The detailed figures showed:

  • Richmond’s seven-day infection rate in the week to November 30 was 669 cases per 100,000 people, the highest in the capital. For children aged ten to 14 the seven-day rate in the west London borough was a startling 1,924 per 100,000 youngsters of this age group, and for five to nine-year-olds 1,602. Among adults 40 to 44 it was 878, and for those 45 to 49 it was 834.

  • In Sutton the seven-day rate was 596, for children ten to 14 (1476), five to nine (1513), adults 40 to 44 (817), 35 to 39 (653).

  • In Kingston, the seven-day rate was 541, for children ten to 14 (1326), five to nine (1345), 40 to 44-year-olds (805) and 45 to 49 (832).

  • In Bromley, the seven-day rate was 508, for children ten to 14 (1579), five to nine (1162), 40 to 44-year-olds (674) and 45 to 49 (709).

  • In Merton, the seven-day rate was 501, for children ten to 14 (1674), five to nine (1123), 40 to 44-year-olds (762).

  • In Wandsworth, the seven-day rate was 498, for children ten to 14 (1182), five to nine (1231), 40 to 44-year-olds (799).

  • In Hammersmith and Fulham, the seven-day rate was 489, for children ten to 14 (1118) five to nine (1081) 40 to 44-year-olds (674), 35 to 39-year-olds (531).

  • In Havering. the seven-day rate was 472, for children ten to 14 (1635), five to nine (701), 40 to 44-year-olds (762).

  • In Bexley, the seven-day rate was 471, for children ten to 14 (1345), five to nine (883), 40 to 44-year-olds (733) and 45 to 49 (739).

  • In Kensington and Chelsea, the seven-day rate was 442, for children ten to 14 (1019), five to nine (1057), 40 to 44-year-olds (632), and 45 to 49 (472).

  • In Barnet, the seven-day rate was 413, for children ten to 14 (868), five to nine (1011), 40 to 44-year-olds (649) and 45 to 49-year-olds (513).

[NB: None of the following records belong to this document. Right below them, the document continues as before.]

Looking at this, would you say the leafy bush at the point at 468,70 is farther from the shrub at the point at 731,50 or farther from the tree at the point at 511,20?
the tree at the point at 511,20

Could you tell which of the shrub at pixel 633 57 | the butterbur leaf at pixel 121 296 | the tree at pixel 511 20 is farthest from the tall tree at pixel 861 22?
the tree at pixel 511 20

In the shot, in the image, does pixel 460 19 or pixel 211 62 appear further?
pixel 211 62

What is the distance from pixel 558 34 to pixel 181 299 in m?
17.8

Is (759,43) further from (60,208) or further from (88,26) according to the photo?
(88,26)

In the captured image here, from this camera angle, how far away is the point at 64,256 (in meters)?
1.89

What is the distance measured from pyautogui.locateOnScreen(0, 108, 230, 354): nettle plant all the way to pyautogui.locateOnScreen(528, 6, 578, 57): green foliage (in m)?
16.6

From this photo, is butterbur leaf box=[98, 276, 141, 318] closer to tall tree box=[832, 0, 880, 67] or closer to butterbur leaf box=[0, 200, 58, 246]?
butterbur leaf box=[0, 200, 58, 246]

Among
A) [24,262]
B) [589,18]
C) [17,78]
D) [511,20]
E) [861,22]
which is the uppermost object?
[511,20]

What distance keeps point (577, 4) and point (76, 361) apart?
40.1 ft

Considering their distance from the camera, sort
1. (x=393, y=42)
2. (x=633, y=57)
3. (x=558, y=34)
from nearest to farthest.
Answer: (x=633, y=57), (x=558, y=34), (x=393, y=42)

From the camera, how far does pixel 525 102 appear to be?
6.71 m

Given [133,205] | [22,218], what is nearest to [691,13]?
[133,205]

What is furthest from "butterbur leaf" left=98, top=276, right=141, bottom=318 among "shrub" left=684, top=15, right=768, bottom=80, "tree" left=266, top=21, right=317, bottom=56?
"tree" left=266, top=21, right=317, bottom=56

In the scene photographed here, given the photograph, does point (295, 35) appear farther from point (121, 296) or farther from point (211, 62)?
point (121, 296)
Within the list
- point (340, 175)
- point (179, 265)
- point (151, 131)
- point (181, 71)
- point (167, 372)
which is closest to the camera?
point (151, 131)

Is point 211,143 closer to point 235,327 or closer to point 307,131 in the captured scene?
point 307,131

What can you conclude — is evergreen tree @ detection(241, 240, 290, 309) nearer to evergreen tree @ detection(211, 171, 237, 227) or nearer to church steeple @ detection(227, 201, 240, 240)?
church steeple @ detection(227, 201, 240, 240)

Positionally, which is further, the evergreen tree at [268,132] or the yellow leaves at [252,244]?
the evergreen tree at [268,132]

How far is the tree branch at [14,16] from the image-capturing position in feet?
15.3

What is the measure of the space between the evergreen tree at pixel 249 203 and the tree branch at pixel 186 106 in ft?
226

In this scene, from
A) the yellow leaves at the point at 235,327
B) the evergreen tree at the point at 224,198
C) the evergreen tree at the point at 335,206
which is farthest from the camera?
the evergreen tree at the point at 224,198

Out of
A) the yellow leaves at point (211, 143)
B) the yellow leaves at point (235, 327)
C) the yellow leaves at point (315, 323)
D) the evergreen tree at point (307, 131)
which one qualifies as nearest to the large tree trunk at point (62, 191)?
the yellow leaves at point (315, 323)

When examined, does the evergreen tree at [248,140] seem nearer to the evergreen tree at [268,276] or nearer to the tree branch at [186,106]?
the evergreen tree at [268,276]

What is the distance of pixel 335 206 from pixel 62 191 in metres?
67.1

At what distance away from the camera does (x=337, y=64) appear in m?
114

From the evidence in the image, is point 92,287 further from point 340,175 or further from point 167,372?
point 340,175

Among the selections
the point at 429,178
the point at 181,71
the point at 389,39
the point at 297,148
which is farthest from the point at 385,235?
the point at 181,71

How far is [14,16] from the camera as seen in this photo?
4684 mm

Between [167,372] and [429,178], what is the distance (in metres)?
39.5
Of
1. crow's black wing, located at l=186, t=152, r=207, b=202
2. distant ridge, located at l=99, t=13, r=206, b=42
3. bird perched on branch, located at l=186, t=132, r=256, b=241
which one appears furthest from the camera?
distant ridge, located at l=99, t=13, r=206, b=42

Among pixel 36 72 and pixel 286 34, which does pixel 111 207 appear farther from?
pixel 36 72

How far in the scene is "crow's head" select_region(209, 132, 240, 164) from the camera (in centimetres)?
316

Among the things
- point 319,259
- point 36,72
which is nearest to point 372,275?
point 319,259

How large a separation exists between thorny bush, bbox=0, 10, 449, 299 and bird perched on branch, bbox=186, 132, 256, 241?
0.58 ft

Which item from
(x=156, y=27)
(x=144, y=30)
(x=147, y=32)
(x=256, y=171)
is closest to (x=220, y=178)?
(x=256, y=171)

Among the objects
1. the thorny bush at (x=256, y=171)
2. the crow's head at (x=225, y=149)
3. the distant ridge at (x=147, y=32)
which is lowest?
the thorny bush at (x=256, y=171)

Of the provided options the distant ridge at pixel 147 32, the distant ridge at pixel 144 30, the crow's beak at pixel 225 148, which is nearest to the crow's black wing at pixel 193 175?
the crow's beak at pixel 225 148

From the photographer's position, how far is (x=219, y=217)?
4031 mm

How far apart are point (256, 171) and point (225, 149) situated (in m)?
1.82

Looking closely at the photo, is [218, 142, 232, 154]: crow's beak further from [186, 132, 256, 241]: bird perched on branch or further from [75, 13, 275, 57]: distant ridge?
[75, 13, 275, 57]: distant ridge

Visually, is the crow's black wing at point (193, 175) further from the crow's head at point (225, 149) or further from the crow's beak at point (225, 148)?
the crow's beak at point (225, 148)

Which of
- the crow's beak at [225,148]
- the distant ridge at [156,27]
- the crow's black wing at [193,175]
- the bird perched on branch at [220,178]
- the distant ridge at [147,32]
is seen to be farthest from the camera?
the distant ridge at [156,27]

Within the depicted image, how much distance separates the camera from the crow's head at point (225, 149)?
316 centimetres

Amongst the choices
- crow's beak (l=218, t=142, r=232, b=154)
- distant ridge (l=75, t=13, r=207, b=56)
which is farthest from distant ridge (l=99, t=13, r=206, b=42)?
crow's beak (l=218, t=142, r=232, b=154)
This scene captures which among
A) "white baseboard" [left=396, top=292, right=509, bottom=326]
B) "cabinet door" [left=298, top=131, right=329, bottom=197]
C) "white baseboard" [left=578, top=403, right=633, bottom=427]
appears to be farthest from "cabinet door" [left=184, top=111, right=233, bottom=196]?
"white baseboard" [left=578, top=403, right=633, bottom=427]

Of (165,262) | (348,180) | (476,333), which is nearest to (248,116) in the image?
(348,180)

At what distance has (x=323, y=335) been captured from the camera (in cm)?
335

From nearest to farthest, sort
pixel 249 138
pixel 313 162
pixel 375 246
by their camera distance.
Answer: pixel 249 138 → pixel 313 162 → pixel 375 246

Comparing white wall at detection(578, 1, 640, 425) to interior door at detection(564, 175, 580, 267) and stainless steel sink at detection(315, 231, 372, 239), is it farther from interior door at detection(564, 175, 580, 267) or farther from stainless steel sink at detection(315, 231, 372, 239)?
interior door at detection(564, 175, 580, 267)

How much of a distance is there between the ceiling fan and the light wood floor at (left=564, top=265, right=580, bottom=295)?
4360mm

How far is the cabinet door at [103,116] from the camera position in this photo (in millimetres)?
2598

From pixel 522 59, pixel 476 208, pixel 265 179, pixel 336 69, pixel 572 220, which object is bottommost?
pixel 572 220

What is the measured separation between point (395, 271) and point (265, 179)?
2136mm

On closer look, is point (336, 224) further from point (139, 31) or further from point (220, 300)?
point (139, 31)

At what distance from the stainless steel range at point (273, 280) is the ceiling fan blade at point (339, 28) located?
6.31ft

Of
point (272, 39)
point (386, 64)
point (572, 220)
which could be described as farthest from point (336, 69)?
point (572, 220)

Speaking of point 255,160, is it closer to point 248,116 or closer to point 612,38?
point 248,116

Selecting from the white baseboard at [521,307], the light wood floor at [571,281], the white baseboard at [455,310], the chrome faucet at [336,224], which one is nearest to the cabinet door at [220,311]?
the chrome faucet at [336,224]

  • In Croydon, the seven-day rate was 412, for children ten to 14 (1019), five to nine (767), 40 to 44-year-olds (541), and 45 to 49 (518).

  • In Redbridge, the seven-day rate was 388, for children ten to 14 (1058), five to nine (603), 40 to 44-year-olds (485), and 35 to 39 (439).

The average age of mothers in England and Wales was 30.7 last year, and for fathers it was about three years older.

Ministers are ramping up the booster vaccination programme but are facing criticism that it is not happening more quickly.